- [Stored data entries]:
▬▬▬▬▬▬▬▬▬▬

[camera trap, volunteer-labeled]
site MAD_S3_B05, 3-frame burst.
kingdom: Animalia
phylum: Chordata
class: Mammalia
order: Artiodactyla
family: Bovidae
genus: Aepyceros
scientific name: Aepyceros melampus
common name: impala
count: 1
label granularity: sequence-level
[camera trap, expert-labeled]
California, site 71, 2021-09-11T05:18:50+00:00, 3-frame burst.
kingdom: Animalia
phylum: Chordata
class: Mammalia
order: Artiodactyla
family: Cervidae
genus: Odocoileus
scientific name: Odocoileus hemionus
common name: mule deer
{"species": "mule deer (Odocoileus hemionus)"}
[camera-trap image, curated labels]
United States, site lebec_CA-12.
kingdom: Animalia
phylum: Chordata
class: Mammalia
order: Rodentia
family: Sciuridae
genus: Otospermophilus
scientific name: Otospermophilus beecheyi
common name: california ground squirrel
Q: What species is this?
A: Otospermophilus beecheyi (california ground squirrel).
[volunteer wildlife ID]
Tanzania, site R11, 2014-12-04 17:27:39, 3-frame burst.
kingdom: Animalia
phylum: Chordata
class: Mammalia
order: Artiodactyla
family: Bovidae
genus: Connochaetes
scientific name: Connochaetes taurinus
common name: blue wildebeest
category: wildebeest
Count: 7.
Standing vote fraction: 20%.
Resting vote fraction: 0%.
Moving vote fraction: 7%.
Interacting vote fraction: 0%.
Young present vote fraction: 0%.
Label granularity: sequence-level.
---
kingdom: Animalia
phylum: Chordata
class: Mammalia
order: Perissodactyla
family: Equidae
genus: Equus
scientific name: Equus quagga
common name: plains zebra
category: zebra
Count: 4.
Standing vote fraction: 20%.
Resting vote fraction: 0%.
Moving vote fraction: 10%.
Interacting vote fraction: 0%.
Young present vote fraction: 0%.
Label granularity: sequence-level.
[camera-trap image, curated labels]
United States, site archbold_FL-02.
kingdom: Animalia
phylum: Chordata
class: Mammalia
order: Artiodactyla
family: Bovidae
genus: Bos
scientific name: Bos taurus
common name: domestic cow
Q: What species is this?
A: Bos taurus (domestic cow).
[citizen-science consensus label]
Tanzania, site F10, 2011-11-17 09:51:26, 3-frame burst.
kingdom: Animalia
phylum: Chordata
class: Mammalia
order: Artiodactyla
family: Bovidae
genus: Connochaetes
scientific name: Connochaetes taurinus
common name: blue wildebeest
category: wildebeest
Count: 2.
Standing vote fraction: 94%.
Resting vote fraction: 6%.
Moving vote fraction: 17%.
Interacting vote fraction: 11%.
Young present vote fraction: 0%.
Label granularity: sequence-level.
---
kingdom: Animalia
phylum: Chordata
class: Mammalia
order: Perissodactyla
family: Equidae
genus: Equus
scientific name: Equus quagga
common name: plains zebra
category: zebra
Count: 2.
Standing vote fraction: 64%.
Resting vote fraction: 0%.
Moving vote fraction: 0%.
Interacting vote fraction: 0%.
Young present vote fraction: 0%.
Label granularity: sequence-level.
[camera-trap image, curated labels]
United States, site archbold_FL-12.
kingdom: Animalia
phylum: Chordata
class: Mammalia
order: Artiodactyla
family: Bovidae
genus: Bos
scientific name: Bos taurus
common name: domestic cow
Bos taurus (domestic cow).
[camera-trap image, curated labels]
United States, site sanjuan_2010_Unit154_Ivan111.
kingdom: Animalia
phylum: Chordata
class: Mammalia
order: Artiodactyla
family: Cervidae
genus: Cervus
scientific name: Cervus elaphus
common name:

▬▬▬▬▬▬▬▬▬▬

- [WHAT THIS TASK INVOLVES]:
Transcribe all records exactly as written.

- [ANSWER]:
[camera trap, volunteer-labeled]
site MAD_S3_B05, 3-frame burst.
kingdom: Animalia
phylum: Chordata
class: Mammalia
order: Artiodactyla
family: Bovidae
genus: Aepyceros
scientific name: Aepyceros melampus
common name: impala
count: 1
label granularity: sequence-level
[camera trap, expert-labeled]
California, site 71, 2021-09-11T05:18:50+00:00, 3-frame burst.
kingdom: Animalia
phylum: Chordata
class: Mammalia
order: Artiodactyla
family: Cervidae
genus: Odocoileus
scientific name: Odocoileus hemionus
common name: mule deer
{"species": "mule deer (Odocoileus hemionus)"}
[camera-trap image, curated labels]
United States, site lebec_CA-12.
kingdom: Animalia
phylum: Chordata
class: Mammalia
order: Rodentia
family: Sciuridae
genus: Otospermophilus
scientific name: Otospermophilus beecheyi
common name: california ground squirrel
Q: What species is this?
A: Otospermophilus beecheyi (california ground squirrel).
[volunteer wildlife ID]
Tanzania, site R11, 2014-12-04 17:27:39, 3-frame burst.
kingdom: Animalia
phylum: Chordata
class: Mammalia
order: Artiodactyla
family: Bovidae
genus: Connochaetes
scientific name: Connochaetes taurinus
common name: blue wildebeest
category: wildebeest
Count: 7.
Standing vote fraction: 20%.
Resting vote fraction: 0%.
Moving vote fraction: 7%.
Interacting vote fraction: 0%.
Young present vote fraction: 0%.
Label granularity: sequence-level.
---
kingdom: Animalia
phylum: Chordata
class: Mammalia
order: Perissodactyla
family: Equidae
genus: Equus
scientific name: Equus quagga
common name: plains zebra
category: zebra
Count: 4.
Standing vote fraction: 20%.
Resting vote fraction: 0%.
Moving vote fraction: 10%.
Interacting vote fraction: 0%.
Young present vote fraction: 0%.
Label granularity: sequence-level.
[camera-trap image, curated labels]
United States, site archbold_FL-02.
kingdom: Animalia
phylum: Chordata
class: Mammalia
order: Artiodactyla
family: Bovidae
genus: Bos
scientific name: Bos taurus
common name: domestic cow
Q: What species is this?
A: Bos taurus (domestic cow).
[citizen-science consensus label]
Tanzania, site F10, 2011-11-17 09:51:26, 3-frame burst.
kingdom: Animalia
phylum: Chordata
class: Mammalia
order: Artiodactyla
family: Bovidae
genus: Connochaetes
scientific name: Connochaetes taurinus
common name: blue wildebeest
category: wildebeest
Count: 2.
Standing vote fraction: 94%.
Resting vote fraction: 6%.
Moving vote fraction: 17%.
Interacting vote fraction: 11%.
Young present vote fraction: 0%.
Label granularity: sequence-level.
---
kingdom: Animalia
phylum: Chordata
class: Mammalia
order: Perissodactyla
family: Equidae
genus: Equus
scientific name: Equus quagga
common name: plains zebra
category: zebra
Count: 2.
Standing vote fraction: 64%.
Resting vote fraction: 0%.
Moving vote fraction: 0%.
Interacting vote fraction: 0%.
Young present vote fraction: 0%.
Label granularity: sequence-level.
[camera-trap image, curated labels]
United States, site archbold_FL-12.
kingdom: Animalia
phylum: Chordata
class: Mammalia
order: Artiodactyla
family: Bovidae
genus: Bos
scientific name: Bos taurus
common name: domestic cow
Bos taurus (domestic cow).
[camera-trap image, curated labels]
United States, site sanjuan_2010_Unit154_Ivan111.
kingdom: Animalia
phylum: Chordata
class: Mammalia
order: Artiodactyla
family: Cervidae
genus: Cervus
scientific name: Cervus elaphus
common name:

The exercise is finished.